> **Problem 1**: Name every kind of snake that the snake article mentions.

> **Text extract**:

● ● ● ●

Feature Article: Charmed by Snakes

Doggett’s Texas Snake Adventures

Feature Article by JOE DOGGETT

 

A WATER SNAKE WAS BETTER than a ribbon snake, and a hog-nosed snake was better than a water snake, and a rat snake was twice as good as the whole passel in a sack.

That was our standard of measure during junior-high snake collecting days along the banks of Houston’s Brays Bayou. Back in the late ‘50s and early ‘60s, that uncut and natural drainage was an amazing strip of wildness “snaking” through the southern tier of the growing urban sprawl. 

Our bounty represented a microcosm. Texas boasts at least 72 snake species, by far the most of any state (if various subspecies and intergrades are included the count is more than 100). 

The Lone Star State’s size is not the whole story; it has 10 ecological regions (or six biotic provinces). Regardless of how the vastness is environmentally sliced and diced it provides an unmatched variety of habitat. And generally temperate conditions encourage prosperity among cold-blooded reptiles. 

Closeup of an indigo snake in Webb County.Closeup of an indigo snake in Webb County.

(Photo: Joe Doggett)


I can document 10 species and subspecies in the two-to three-mile stretch of urban bayou within reach of our long-ago forays with angle-iron snake sticks, muslin collecting bags and knee-high rubber boots. Several were scarce and others common, but all were native.

● ● ● ●

> **Problem 2**: Return the lines of the rows from the line with "At what distance does" up to and including the line with "49.4 meters", copied word for word.

● ● ● ●

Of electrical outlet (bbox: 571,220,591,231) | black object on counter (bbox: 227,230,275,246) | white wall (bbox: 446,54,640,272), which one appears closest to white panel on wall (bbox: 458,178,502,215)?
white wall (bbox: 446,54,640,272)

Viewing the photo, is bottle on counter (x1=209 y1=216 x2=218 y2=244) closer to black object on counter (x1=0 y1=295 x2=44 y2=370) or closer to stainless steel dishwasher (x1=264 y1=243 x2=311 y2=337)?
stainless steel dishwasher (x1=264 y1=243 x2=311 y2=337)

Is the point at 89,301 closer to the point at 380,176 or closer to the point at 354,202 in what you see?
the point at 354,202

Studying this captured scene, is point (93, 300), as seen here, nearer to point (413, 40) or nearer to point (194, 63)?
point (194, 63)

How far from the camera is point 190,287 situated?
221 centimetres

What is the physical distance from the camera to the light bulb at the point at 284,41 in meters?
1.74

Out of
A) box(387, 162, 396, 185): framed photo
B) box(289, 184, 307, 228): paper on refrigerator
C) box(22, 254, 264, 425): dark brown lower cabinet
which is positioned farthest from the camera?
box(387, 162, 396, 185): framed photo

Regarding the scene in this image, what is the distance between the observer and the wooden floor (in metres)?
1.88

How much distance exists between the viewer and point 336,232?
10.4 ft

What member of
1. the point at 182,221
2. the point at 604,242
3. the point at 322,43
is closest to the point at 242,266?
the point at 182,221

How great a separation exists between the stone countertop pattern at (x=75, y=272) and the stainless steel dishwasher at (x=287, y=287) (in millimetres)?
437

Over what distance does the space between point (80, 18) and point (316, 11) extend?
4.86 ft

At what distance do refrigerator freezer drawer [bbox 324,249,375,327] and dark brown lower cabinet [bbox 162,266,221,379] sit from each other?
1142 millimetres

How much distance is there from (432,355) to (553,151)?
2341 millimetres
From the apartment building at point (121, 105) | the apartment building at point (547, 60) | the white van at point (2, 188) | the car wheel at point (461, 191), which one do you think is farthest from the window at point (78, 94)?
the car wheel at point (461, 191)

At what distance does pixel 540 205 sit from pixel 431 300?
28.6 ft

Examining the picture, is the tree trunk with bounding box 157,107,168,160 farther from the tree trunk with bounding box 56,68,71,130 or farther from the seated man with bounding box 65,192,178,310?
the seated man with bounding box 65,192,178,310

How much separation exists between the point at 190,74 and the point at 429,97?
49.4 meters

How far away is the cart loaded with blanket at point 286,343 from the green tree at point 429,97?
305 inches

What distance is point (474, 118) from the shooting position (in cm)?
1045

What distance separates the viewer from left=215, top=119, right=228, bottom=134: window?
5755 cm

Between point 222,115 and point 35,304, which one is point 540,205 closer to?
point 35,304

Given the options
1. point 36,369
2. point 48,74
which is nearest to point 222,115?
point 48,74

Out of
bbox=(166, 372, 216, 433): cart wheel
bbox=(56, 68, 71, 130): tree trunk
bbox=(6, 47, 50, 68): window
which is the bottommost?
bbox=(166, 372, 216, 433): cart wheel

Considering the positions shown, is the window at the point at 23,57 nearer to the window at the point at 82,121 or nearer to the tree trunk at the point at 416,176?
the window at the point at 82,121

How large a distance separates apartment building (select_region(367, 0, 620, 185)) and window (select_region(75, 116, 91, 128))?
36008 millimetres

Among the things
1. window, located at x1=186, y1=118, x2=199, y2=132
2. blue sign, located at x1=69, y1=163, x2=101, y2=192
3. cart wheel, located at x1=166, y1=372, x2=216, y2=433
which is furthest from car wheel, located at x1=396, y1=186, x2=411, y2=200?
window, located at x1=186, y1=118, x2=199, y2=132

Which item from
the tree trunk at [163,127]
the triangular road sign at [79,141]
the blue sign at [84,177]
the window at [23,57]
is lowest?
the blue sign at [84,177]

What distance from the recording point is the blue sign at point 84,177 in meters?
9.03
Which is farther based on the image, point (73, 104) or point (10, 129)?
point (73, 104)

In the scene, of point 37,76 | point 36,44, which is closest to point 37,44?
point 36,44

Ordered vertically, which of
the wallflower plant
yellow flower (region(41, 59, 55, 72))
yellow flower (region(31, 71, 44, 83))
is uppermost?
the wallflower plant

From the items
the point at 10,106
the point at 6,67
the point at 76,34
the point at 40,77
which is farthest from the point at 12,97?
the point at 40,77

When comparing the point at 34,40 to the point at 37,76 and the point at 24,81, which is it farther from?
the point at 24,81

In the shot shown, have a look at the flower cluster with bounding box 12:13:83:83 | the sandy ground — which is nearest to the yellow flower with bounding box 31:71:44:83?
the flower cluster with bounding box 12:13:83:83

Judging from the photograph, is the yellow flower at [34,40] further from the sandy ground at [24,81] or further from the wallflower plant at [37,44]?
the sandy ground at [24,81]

● ● ● ●

> **Reply 1**:
- water snake
- ribbon snake
- hog-nosed snake
- rat snake
- indigo snake

> **Reply 2**:
At what distance does pixel 540 205 sit from pixel 431 300?
28.6 ft

Examining the picture, is the tree trunk with bounding box 157,107,168,160 farther from the tree trunk with bounding box 56,68,71,130 or farther from the seated man with bounding box 65,192,178,310?
the seated man with bounding box 65,192,178,310

How much separation exists between the point at 190,74 and the point at 429,97?
49.4 meters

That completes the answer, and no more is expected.